The wide range of research conducted at SNL, Livermore requires a variety of chemical and physical agents, including numerous hazardous materials. SNL, Livermore is a research and development facility; therefore, exposures to chemical and physical agents are generally low level in nature.

The major portion of the chemicals used at SNL, Livermore are distributed among six buildings. Small quantities of chemicals (e.g., liquids and gaseous fuel), are used in the Combustion Research Facility, Building 906, and two laboratories, Buildings 913 and 916. In the shop, Building 913, and plant maintenance, Building 963, small quantities of chemicals, oils, greases, and solvents are used.

Those employees whose work routinely exposes them to low levels of toxic or carcinogenic materials are placed on a special medical monitoring program. The Industrial Hygiene Organization also monitors the workplace to ensure that appropriate protective measures are in place and exposures are kept as low as reasonable achievable.

Physical Hazards

Potential occupational hazards result from noise or ergonomic factors (e.g., repetitive motion). SNL, Livermore also has various radio frequency and microwave-generating sources.

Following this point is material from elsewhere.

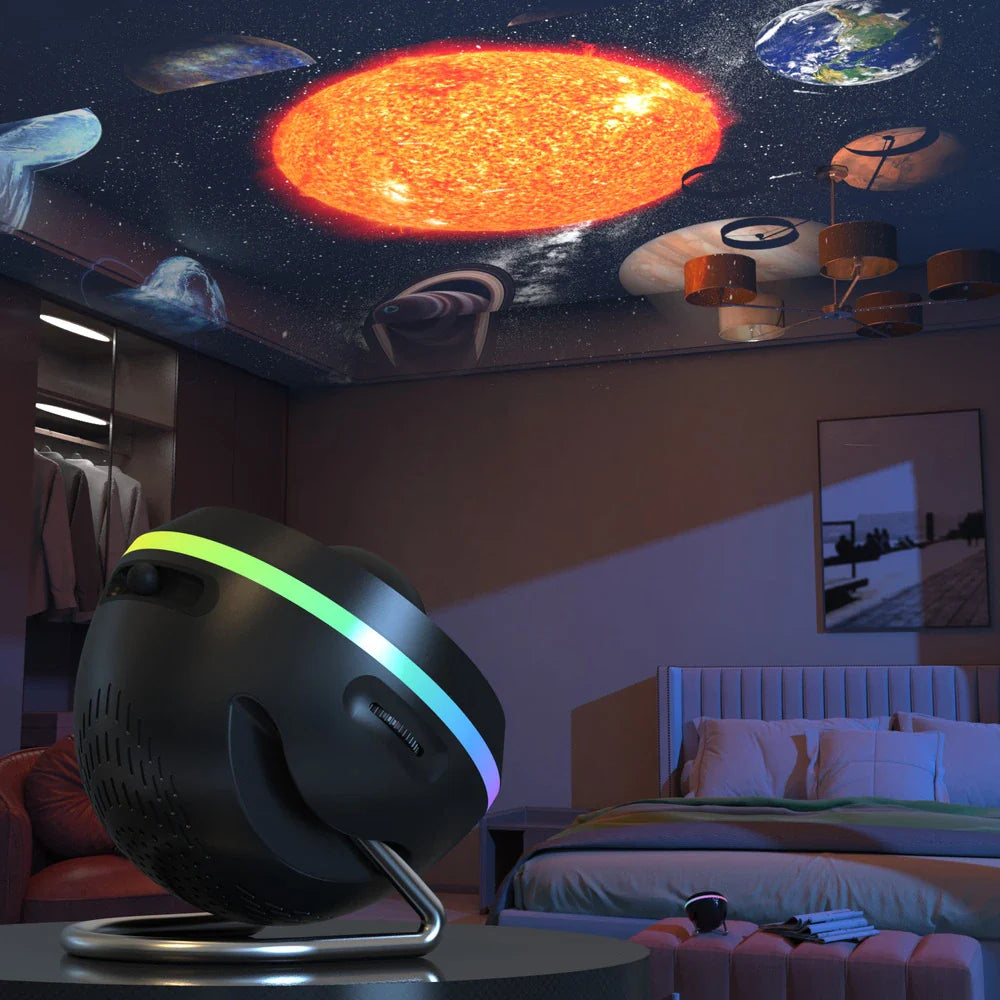 Star Projector Light Home Planetarium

Exposure monitoring is initiated for any hazard when it is believed that exposure levels may exceed regulatory action levels (e.g., OSHA-permissible exposure levels). For example, employees exposed to excess levels of noise are placed in a hearing conservation program to routinely test their hearing to monitor whether the engineering controls are effective (SNL, Livermore, 1991b, 1991c, 1991h).

Occupational safety at SNL, Livermore was evaluated by reviewing the OSHA logs containing summary information on the number and types of accidents occurring each calendar year (SNL, Livermore, 1991n). For the 5-year period from 1986 through 1990 there were 133 accidents recorded. The following occupational injuries were identified as being the most common types of accidents (SNL, Livermore, 1991n; SNL, Livermore, 1992a).

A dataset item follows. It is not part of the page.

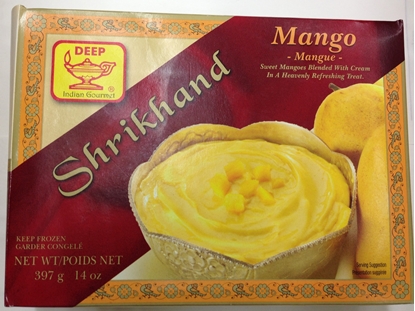 DEEP MANGO SHRIKHAND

• The most commonly reported injuries during this period were 36 cases involving lacerations (27 percent) and 28 cases of back pain or strains (21 percent).

According to records, three events at SNL, Livermore between 1987 and 1991 required workers to receive medical treatment. These events involved two minor burns and inhalation of floor cleaning solution. These incidents are described in Appendix C.